Your answer should hold the data exactly as given, minus any picture.

START SUPPLIED MATERIAL

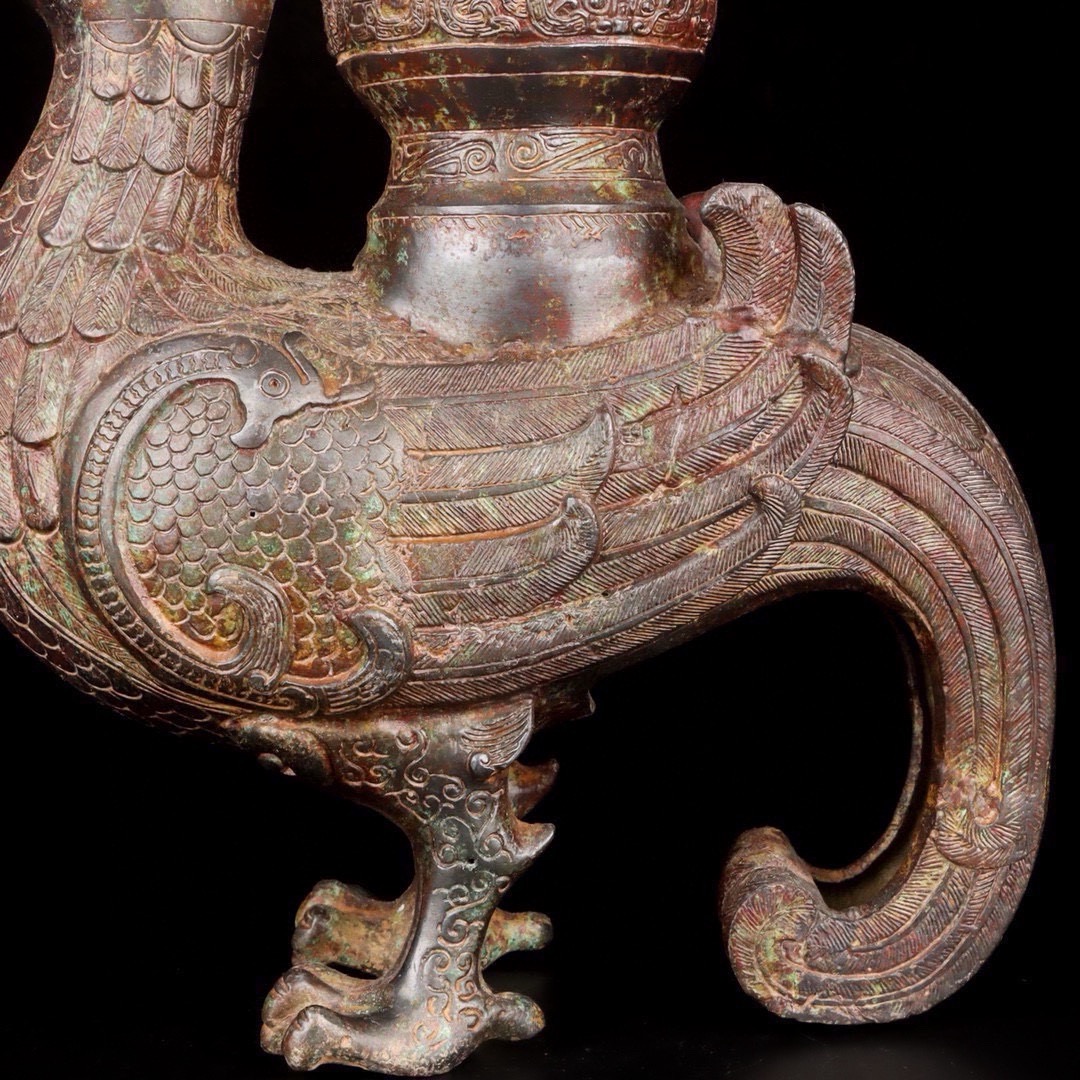 Han Dynasty Bronze Dragon and Phoenix Zun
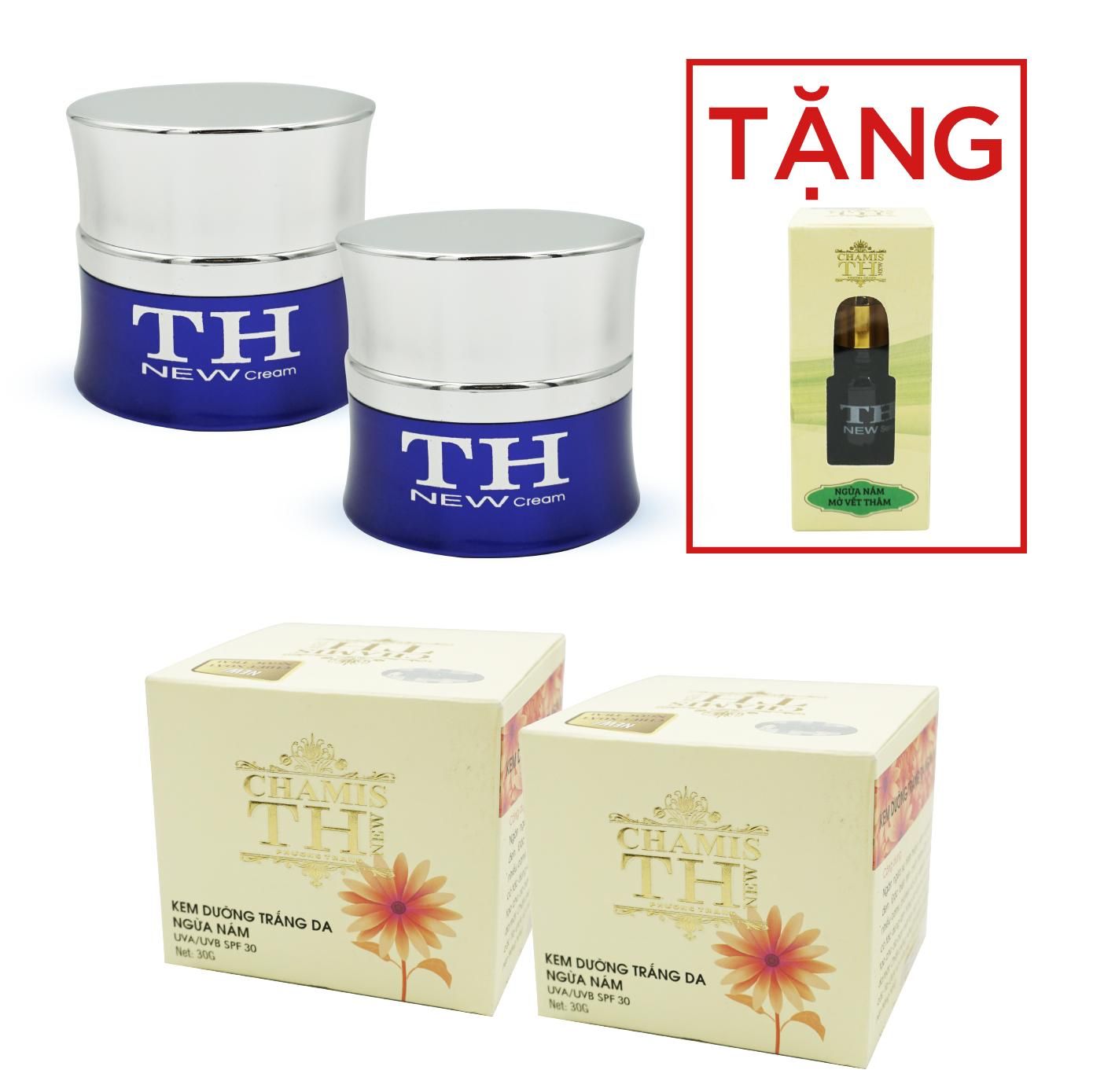 Combo 2 Kem dưỡng trắng da ngừa nám CHAMIS TH (50G) (Tặng 1 Serum ngừa nám, mờ vết thâm CHAMIS TH)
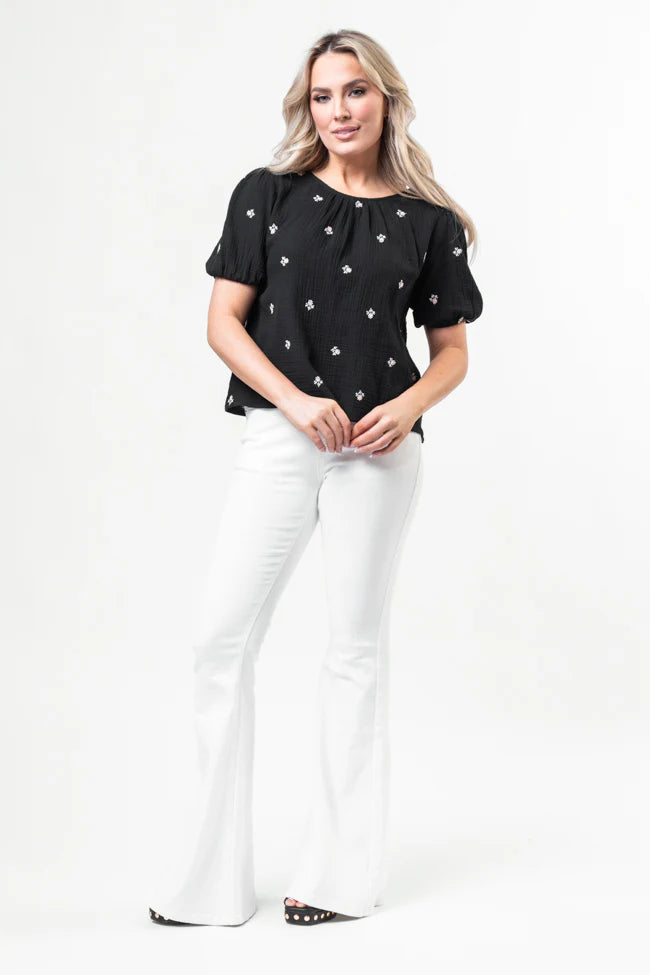 Endless Charm Black Floral Embroidered Gauze Blouse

END SUPPLIED MATERIAL

● **SOLUTION BELOW**:
 Han Dynasty Bronze Dragon and Phoenix Zun
 Combo 2 Kem dưỡng trắng da ngừa nám CHAMIS TH (50G) (Tặng 1 Serum ngừa nám, mờ vết thâm CHAMIS TH)
 Endless Charm Black Floral Embroidered Gauze Blouse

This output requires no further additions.